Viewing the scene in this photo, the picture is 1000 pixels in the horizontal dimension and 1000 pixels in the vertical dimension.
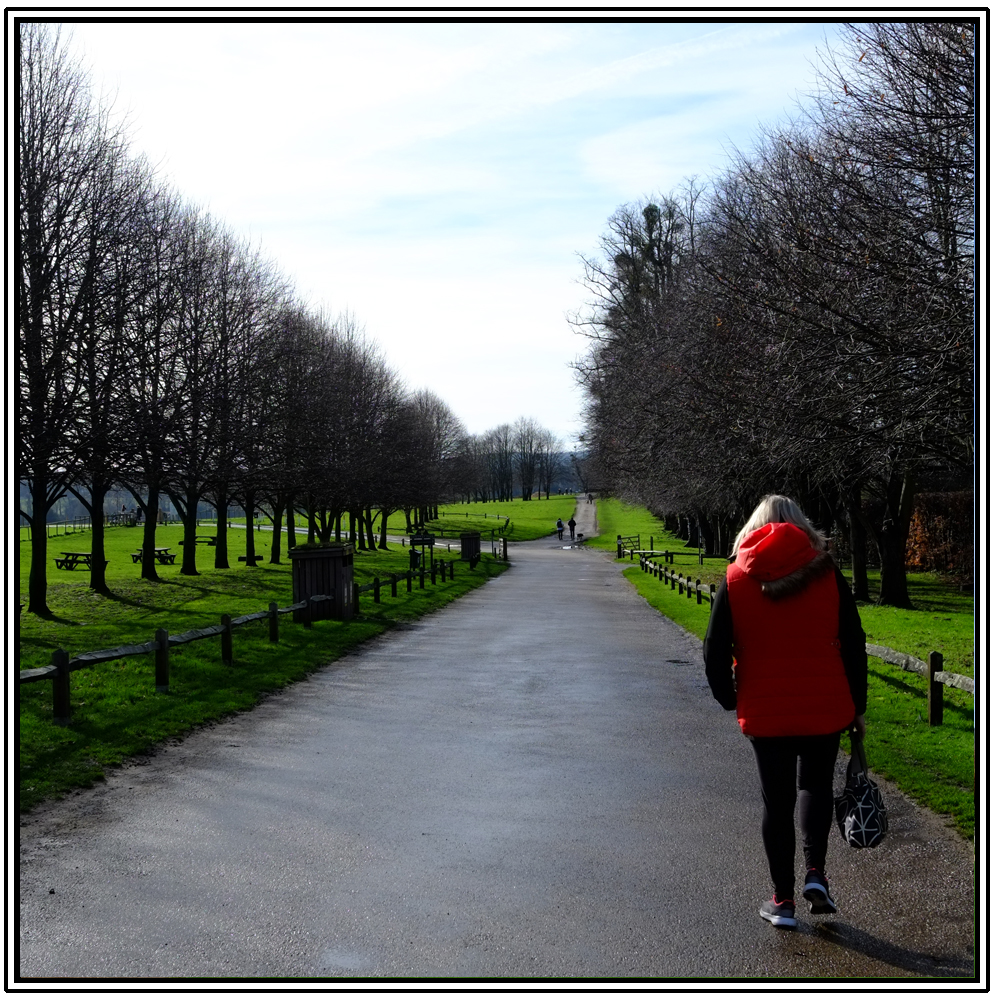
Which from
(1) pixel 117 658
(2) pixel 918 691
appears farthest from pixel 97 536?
(2) pixel 918 691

**********

» **Task to complete**:
Reproduce all of the material above word for word, leaving the picture out of your copy.

» **Answer to this exercise**:
Viewing the scene in this photo, the picture is 1000 pixels in the horizontal dimension and 1000 pixels in the vertical dimension.
Which from
(1) pixel 117 658
(2) pixel 918 691
appears farthest from pixel 97 536?
(2) pixel 918 691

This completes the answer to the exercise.